§ **Brief A**
Answer each question from the Facebook discussion, giving each answer on its own line marked the same way.
(i) According to the quoted Zuckerberg remark, to whom would it be unfair if he could buy his way out of ads and data collection?
(ii) What sponsored link title does one commenter say they have clicked on a few times?
(iii) Which three purchases are named in the question about what rich people buy after seeing it on Facebook?
§ **Brief B**
Write out the part of the Facebook discussion starting at "Now imagine someone" and ending at "for a billionaire.".

§ **Selected text**
──────────────────────────────

Shurely shome mishtake ??
"...Facebook ... morally and legally responsible ... intuitive."
"...Facebook ... morally and legally responsible ... delusional."
Facebook is not going to give people the option to pay it to stop gathering and selling their private information because it wouldn't be fair to those that can't afford it. That's the world according to its CEO Mark Zuckerberg who appeared unaware of one of the internet's oldest business models in conversation with Harvard law …
""Are we going to let people pay to have different controls on data use than other people? And my answer to that is a hard no," the Zuck chucked, adding: "If I could buy my way out of ads and data collection it wouldn't be fair to those who can't.""
And that's another great example of why using anything produced by Facebook or Facebook-adjacent companies and people is a "hard no" for me. Zuck and company are awful human beings.
I don't believe for a minute that Zuckerberg gives two shits about what's "fair". He, and Facebook, only care about maximizing profit at all costs, regardless of how much damage they do -- let alone fairness.
He, and Facebook, only care about maximizing profit at all costs
If he were to allow richer people to opt out of data collection/sharing then he would be removing the very people that other advertisers pay Farcebook lots of $$ for - the ones who are likely to buy stuff via the Internet. The ones left will be those who generate little dosh and who are of little interest other advertisers.
Remove the few rich guys and Farcebook will lose most of its income - no one will pay to know about the poor guys.
Do you believe rich people buy a house, car or a boat because they've seen it on Facebook? LOL!
Facebook & C. are probably far more useful to address middle and low income people, because first, there are more, and second, companies fight far more to get whatever share of their income (or debts..) they can spend.
It's like TV, how much is made to appeal to the upper echelon of a society, and how much for the lower one - including ads? There's also a far bigger chance those people will spend more time on FB or watching TV, than people with far more money who can spend their time in many other ways.
If you see a "sponsored story" about something that interests you, do you always look at the text above to see that it is a sponsored story? Do you refrain from clicking on it if you do, even if what it is about interests you? Maybe you do, but the vast majority of people do not.
I see sponsored links for stuff like "25 amazing things you can buy on Amazon", and I've clicked on it a few times when the picture actually looks interesting. If I saw something I wanted, I'd buy it, and Amazon would have got their money's worth.
Now imagine someone in the third world having to get by on a few dollars a day. There's nothing that could possibly be advertised that they would buy, because they don't have any disposable income. Even people a little higher up the ladder who do have a little disposable income, are by necessity a lot more careful with it than you or I have to be.
OF COURSE advertising at rich people works far better than advertising at poor people, because rich people have money to spend. The definition of "rich" here, includes you and I. No one is talking about people who buy $1 million supercars, you aren't going to reach them via Facebook nor would such a thing be an impulse purchase even for a billionaire.
"Do you believe rich people buy a house, car or a boat because they've seen it on Facebook?"

──────────────────────────────

§ **Entries**
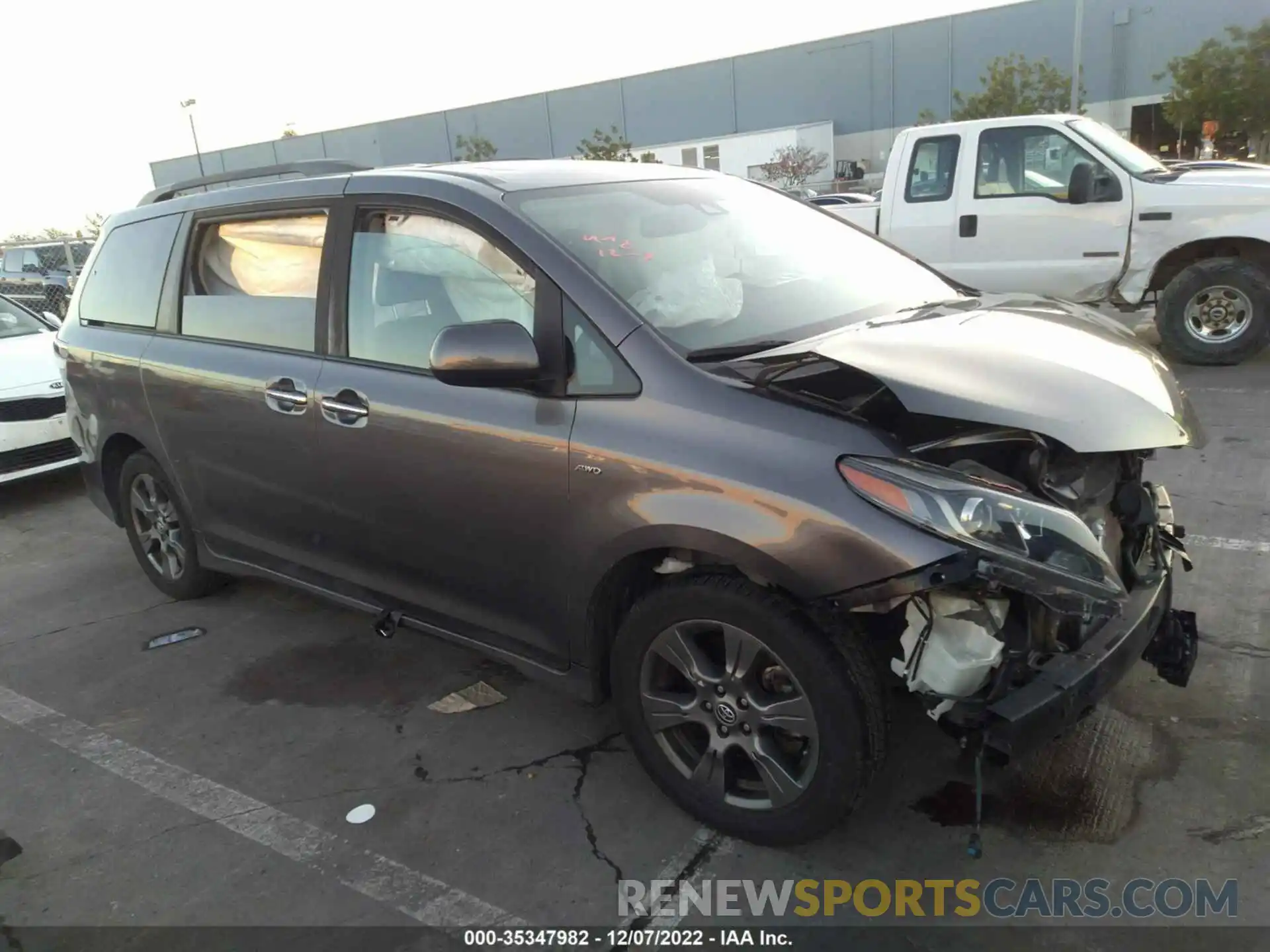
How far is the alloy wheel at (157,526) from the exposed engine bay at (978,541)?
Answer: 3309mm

──────────────────────────────

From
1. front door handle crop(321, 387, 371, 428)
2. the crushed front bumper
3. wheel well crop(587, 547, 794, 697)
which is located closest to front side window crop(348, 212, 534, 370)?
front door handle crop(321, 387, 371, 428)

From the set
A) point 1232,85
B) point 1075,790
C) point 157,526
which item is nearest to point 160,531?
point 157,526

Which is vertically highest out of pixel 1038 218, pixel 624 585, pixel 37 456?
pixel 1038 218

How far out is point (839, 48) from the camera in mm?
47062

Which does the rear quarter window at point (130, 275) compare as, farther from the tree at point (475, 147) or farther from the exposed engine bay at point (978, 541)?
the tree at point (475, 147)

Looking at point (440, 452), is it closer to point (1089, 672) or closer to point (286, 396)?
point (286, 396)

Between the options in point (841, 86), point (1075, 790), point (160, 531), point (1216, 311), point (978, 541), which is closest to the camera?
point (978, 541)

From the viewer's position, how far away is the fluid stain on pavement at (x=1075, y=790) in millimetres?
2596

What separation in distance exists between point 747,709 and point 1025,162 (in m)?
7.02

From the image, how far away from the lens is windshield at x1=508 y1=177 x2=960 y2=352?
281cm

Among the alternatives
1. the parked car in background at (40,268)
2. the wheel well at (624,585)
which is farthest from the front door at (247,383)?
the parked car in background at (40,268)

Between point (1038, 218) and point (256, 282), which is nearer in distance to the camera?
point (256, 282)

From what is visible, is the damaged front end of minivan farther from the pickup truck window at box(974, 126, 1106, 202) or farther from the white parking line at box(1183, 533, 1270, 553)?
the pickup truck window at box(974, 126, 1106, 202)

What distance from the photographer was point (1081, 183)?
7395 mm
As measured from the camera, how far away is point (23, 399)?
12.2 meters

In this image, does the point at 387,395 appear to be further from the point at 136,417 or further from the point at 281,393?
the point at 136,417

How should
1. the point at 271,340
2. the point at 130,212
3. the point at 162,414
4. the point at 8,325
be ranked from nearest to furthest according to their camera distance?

──────────────────────────────

§ **Full response A**
(i) Those who can't buy their way out.
(ii) "25 amazing things you can buy on Amazon"
(iii) A house, a car or a boat.

§ **Full response B**
Now imagine someone in the third world having to get by on a few dollars a day. There's nothing that could possibly be advertised that they would buy, because they don't have any disposable income. Even people a little higher up the ladder who do have a little disposable income, are by necessity a lot more careful with it than you or I have to be.
OF COURSE advertising at rich people works far better than advertising at poor people, because rich people have money to spend. The definition of "rich" here, includes you and I. No one is talking about people who buy $1 million supercars, you aren't going to reach them via Facebook nor would such a thing be an impulse purchase even for a billionaire.